Driving With A Purpose said:


> I saw your user name has Detroit in it. I’ve been to inner city Detroit perhaps a few dozen times. To me the words “back yard”, “at night” and “Detroit” don’t make me feel too safe. You CAN ABSOLUTELY refuse a delivery if you don’t feel safe.


It's not Detroit make me feel unsafe, but the way the 'customer' communicating and the contents. He made an offer besides regular pay, off the app or not. I can't decipher what he was texting. Was customer high on something or stoned?


----------



## jjminor82 (Oct 25, 2019)

ntcindetroit said:


> It's not Detroit make me feel unsafe, but the way the 'customer' communicating and the contents. He made an offer besides regular pay, off the app or not. I can't decipher what he was texting. Was customer high on something or stoned?

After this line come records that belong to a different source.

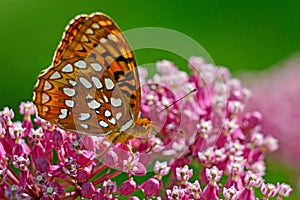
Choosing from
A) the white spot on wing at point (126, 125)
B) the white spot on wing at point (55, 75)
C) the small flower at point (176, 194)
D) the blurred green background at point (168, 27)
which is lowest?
the small flower at point (176, 194)

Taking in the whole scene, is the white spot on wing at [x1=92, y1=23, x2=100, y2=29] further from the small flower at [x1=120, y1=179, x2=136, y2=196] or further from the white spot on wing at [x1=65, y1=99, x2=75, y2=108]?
the small flower at [x1=120, y1=179, x2=136, y2=196]

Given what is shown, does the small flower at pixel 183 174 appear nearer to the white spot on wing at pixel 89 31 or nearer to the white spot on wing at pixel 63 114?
the white spot on wing at pixel 63 114

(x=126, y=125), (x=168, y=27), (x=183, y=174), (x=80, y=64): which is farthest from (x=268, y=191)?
(x=168, y=27)

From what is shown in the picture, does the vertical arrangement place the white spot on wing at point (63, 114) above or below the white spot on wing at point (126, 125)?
below

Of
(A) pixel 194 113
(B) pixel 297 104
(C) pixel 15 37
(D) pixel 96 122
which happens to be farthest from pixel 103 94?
(C) pixel 15 37

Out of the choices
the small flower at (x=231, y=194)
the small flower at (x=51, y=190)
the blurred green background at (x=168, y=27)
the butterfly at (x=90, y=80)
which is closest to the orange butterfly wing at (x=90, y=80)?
the butterfly at (x=90, y=80)

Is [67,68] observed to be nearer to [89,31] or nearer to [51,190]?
[89,31]

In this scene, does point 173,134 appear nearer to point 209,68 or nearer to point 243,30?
point 209,68

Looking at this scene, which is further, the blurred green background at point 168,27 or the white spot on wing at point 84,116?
the blurred green background at point 168,27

Honestly I don’t know the situation because I wasn’t there however the customer seems to be pushy. I hate when customers get pushy. They seem to think because they can follow their own text that their meaning is clear to everyone else, Which is not always the case.

With Uber I don’t think you can send pictures through text, however if I can I sometimes send them a picture showing them exactly where I am if I am uncertain of where to go. I also pay very close attention to my surroundings if a customer is pissed off and I make sure I have a clear get away and I often will not even leave the car.


----------



## Mota-Driven (Nov 1, 2020)

Well, I mean....if you look at the OP’s attachment above at what time he was delivering on his phone, there’s your answer. What kind of people do you think you will expect to deal with at 2:23 AM? You’re only asking for problems.


----------